I grew up surrounded by mystery. In the Greek Orthodox Church, the priest stood with his back to the congregation, chanting prayers I couldn’t understand in a language I barely knew. The air was thick with incense and reverence. I watched candles flicker, bells ring, and holy gifts lifted high in gestures I sensed were sacred even if I couldn’t translate them. It was beautiful and otherworldly—an early lesson that divinity could be felt even when it wasn’t fully understood and this lesson certainly shaped the soul I know.
My mother, however, came from a Southern Baptist lineage. At family gatherings we’d gather around the piano and sing How Great Thou Art and Blessed Assurance. Those hymns were their own kind of liturgy—familiar, emotional, and earnest. Between the solemn mystery of Orthodoxy and the sing-it-loud passion of the Baptists, my young soul was given both awe and intimacy.
As I got older, my voice carried me to more churches than I can count. I was invited to sing solos at Sunday services of every denomination—Methodist, Pentecostal, non-denominational. In each sanctuary I sensed the same longing for the divine, but also a pattern that began to trouble me: no matter the flavor, the story was still dualistic. Heaven or hell. Saved or lost. The soul was something to be redeemed, scrubbed, rescued from itself.
In my thirties, living in Atlanta, I joined a Presbyterian church—a kind of middle ground between the ornate antiquity of Orthodoxy and the fiery certitude of evangelicalism. It was thoughtful, measured, and moderate. Yet beneath the hymns and sermons, the same old split remained: the soul as something that could fall from grace.
Over time, through study, reflection, and lived experience, that narrative unraveled for me. I couldn’t reconcile the idea of a “fallen” soul with what I felt to be true: that the soul is pure essence—an unbroken current of awareness. What fractures isn’t the soul; it’s our human perception of it.

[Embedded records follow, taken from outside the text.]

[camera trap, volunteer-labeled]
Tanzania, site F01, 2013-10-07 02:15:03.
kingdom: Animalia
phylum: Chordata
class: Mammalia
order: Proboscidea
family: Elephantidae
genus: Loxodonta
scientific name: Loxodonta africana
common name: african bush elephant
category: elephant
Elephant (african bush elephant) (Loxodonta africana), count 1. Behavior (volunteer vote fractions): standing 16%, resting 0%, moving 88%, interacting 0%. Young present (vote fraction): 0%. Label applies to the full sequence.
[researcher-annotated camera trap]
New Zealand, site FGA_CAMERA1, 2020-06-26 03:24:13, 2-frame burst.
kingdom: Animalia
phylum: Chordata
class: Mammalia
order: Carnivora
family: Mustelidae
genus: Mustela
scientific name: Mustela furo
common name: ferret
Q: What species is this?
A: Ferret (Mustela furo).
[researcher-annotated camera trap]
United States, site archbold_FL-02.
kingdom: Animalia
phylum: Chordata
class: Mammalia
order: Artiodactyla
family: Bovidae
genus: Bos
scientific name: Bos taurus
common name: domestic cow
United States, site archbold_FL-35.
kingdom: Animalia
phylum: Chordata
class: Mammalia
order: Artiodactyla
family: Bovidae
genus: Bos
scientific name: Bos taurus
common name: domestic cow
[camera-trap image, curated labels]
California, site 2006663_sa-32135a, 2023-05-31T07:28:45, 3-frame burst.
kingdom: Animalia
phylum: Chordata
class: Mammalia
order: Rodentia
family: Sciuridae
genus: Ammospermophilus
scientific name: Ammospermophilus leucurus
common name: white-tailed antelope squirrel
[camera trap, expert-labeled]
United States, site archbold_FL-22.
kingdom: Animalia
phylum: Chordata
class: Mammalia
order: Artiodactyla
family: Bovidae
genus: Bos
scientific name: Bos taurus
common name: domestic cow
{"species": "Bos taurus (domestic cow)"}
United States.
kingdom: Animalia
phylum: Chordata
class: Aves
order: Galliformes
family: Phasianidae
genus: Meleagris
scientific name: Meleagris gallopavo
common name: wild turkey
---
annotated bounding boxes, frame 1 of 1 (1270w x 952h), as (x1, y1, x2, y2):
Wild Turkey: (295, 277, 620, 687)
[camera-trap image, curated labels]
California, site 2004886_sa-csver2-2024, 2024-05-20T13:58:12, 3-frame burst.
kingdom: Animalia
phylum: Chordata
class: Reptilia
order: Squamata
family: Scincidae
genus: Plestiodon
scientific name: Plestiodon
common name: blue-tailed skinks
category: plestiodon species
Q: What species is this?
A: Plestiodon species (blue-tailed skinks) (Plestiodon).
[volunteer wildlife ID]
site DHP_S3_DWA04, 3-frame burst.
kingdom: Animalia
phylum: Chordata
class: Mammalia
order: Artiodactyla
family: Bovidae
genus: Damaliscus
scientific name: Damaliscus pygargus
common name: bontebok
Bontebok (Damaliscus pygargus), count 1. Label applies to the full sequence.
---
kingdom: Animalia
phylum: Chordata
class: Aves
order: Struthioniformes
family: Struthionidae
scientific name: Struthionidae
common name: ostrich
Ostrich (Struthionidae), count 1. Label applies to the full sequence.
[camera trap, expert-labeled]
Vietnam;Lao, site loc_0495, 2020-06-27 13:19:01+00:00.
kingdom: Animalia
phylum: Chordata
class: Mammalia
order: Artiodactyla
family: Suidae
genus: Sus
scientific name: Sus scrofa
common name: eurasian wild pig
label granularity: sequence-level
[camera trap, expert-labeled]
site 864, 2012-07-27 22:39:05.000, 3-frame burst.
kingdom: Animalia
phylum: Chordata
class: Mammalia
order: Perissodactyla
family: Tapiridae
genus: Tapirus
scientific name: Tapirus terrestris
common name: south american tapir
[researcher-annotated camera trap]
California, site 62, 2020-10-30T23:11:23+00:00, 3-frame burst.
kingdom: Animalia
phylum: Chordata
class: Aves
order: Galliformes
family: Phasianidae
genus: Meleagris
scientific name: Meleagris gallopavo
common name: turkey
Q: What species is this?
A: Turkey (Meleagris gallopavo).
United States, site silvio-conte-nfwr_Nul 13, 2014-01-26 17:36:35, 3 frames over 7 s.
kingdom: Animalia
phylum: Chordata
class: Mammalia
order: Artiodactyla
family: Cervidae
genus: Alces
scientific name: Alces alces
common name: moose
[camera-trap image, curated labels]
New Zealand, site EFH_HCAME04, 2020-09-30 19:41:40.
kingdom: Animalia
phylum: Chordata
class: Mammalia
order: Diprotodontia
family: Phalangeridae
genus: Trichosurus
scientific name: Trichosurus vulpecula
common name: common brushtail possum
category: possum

The soul, as I’ve come to know it, doesn’t need saving. It doesn’t fall from heaven or climb its way back. It simply is. It hums beneath everything, steady and bright, while the human ego flails, forgets, and learns. The work of life isn’t redemption; it’s remembrance.
That’s why pantheism—or more accurately, panentheism—speaks to me. I see the face of God/dess in everyone and everything. If all creation hums with divine frequency, then the sacred isn’t confined to churches. It’s in the trees, the animals, the crystals, or the scent of an essential oil rising from the bottle. When I try to fit pantheism inside traditional Christianity, it feels like trying to pour the ocean into a cup. If everything is divine, even the stones, the idea of damnation simply dissolves.
There’s a passage in Hebrews 13:2 that I’ve loved since childhood: “Be not forgetful to entertain strangers, for thereby some have entertained angels unawares.” Even as a girl, I sensed its deeper meaning. The divine hides in plain sight. Every stranger, every moment, every reflection is a potential mirror for the soul’s radiance.
And so, the soul I know isn’t waiting to be washed clean or rescued. It’s already whole. It’s the steady hum of divinity that never falters—what we do with it as humans is what sometimes goes wack-a-doo. But the frequency remains pure, always calling us back to tune in.
Reflection | Soul Note Prompt
The soul, I believe, is never in peril. It’s the human condition that stumbles — the part of us that forgets, reacts, and builds stories of separation. Yet even in those moments, the soul hums beneath the noise, waiting for recognition.
Soul Note:
Where do you notice your human condition pulling you out of alignment with your soul’s steady frequency?
And what helps you remember — even for a breath — that your soul has never stopped singing?